Slashdot Mirror


Google Finds DRAM Errors More Common Than Believed

An anonymous reader writes "A Google study of DRAM errors in their data centers found that they are hundreds to thousands of times more common than has been previously believed. Hard errors may be the most common failure type. The DIMMs themselves appear to be of good quality, and bad mobo design may be the biggest problem." Here is the study (PDF), which Google engineers published with a researcher from the University of Toronto.

3 of 333 comments (clear)

  1. Re:ZFS by jfengel · · Score: 4, Insightful

    Changing your file system solves RAM errors how?

  2. Re:Percentage? by Tumbleweed · · Score: 4, Insightful

    Add to that the fact that Google (apparently) tends to run their data centers "hot" compared to what is commonly accepted, and use significantly cheaper components, and you've got a good explanation for why their error count is as high as it is.

    Yeah, but let's look at the more common situation - a home. Variable temperatures, most likely QUITE variable power quality, low-quality PSU, and almost certaily no UPS to make up for it. Add that to low-quality commodity components (mobo & RAM).

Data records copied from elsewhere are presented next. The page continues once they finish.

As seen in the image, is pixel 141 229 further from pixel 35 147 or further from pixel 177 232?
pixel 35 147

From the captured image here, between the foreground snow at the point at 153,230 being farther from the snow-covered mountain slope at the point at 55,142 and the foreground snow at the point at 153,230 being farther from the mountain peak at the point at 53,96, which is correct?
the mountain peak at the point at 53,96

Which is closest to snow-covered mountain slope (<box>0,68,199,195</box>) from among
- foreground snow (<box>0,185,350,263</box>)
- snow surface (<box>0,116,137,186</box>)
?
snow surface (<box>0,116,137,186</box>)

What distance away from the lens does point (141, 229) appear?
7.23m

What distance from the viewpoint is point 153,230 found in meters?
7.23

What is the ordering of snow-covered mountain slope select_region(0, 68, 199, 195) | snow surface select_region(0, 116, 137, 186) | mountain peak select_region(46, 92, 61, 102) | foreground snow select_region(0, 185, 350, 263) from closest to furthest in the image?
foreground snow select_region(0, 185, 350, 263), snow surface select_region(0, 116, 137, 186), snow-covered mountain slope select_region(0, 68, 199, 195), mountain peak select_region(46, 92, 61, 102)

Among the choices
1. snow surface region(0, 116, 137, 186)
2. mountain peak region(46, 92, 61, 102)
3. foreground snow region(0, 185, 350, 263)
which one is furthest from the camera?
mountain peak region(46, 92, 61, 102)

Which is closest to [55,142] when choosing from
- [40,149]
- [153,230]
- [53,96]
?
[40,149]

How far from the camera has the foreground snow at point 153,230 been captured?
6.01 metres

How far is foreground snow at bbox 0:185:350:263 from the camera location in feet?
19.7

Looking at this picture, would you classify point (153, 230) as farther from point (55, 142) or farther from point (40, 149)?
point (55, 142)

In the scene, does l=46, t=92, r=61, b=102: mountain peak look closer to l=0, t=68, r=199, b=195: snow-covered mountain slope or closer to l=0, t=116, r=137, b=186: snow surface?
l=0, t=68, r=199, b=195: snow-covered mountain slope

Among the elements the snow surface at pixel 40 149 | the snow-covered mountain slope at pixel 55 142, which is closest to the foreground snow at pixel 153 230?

    I'd not be surprised to find the problem much more prevalent in non-datacenter environments.

    Switching to high-quality memory, PSU & UPS has made my systems unbelievably reliable the last several years. YMMV, but I doubt by much.

  3. clearly not a radiation engineer by SuperBanana · · Score: 5, Insightful

    That window looked out to a pile of coal, so the culprit was assumed to be low level alpha radiation.

    Alpha radiation is stopped by a sheet of office paper. It certainly wouldn't make it through the window, through the machine case, electromagnetic shield, circuit board, chip case, and into the silicon. Even beta radiation would be unlikely to make it that far.

    What is much more likely: thermal effects. IE, infrared from the sun heating up machines near the window.